Now, an example, namely Porter Street/Klingle Road between Cleveland Park and Mount Pleasant. This looks like a bit of interstate highway plunked down in the middle of the city, evidence of a long-forgotten plan to make Piney Branch Parkway into an inner-city crosstown highway. It’s a four-lane divided roadway, limited access, no residences, no businesses, no crosswalks, no cross traffic, and it’s no wonder that drivers speed up at this point, not because they’re crazy speedsters, but because the road is clearly built for higher speeds.

The 85th-percentile speed for this road is 41 mph, as indicated by the 2006 Speed Study Map. Hence, the speed limit should be 40 mph, or maybe, if we’re being conservative, 35 mph. But in actual fact, the posted limit is 30 mph, which is more than “slightly lower” than the 85th percentile. It comes as no surprise that the speed camera placed at this location has been a bountiful source of speeding tickets.

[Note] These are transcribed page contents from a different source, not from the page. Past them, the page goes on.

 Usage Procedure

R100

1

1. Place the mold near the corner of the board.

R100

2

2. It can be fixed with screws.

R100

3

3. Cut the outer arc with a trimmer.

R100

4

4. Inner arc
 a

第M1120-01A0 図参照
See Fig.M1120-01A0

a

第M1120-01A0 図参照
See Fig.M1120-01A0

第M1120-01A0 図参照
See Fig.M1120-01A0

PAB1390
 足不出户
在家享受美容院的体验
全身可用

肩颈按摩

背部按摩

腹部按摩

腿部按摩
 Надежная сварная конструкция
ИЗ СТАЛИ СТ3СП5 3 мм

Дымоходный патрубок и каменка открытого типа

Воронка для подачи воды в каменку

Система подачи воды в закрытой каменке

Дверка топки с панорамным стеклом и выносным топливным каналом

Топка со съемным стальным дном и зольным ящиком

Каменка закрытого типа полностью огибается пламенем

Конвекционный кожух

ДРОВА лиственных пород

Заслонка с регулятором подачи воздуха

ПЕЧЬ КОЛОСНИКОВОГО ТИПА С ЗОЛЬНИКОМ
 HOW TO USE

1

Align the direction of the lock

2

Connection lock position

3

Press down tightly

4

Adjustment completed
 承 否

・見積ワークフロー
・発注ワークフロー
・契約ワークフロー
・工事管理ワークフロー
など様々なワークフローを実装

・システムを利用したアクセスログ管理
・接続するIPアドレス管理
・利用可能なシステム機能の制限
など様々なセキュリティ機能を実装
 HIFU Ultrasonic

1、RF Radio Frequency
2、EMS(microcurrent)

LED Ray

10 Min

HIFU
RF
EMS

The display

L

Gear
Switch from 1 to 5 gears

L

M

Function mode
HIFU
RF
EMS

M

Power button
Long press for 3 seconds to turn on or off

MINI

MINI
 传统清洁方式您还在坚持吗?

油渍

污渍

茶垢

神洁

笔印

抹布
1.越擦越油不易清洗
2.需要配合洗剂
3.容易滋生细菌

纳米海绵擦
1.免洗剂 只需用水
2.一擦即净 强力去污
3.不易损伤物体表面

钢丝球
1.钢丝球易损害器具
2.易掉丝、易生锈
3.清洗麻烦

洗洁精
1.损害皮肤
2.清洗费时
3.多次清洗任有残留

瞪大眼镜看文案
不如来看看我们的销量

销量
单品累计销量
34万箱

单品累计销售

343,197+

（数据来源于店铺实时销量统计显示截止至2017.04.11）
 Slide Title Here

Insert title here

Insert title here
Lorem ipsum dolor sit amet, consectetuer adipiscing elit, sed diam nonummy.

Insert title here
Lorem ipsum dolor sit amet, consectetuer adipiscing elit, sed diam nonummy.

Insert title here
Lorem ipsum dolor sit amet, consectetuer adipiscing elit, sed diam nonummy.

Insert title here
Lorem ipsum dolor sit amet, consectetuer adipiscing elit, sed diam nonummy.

It’s no surprise that traffic engineering has played virtually no part in the decision to set the speed limits and in the decision for the best solution to the alleged speeding problem. According to the engineering guidelines here, the speed limit should be higher which would eliminate most of the technical law violations with no impact or even an improvement in safety. But instead, the city chooses to CASH IN on this engineering deficiency rather than correct it and truly do something to improve safety and respect the motorists who drive there.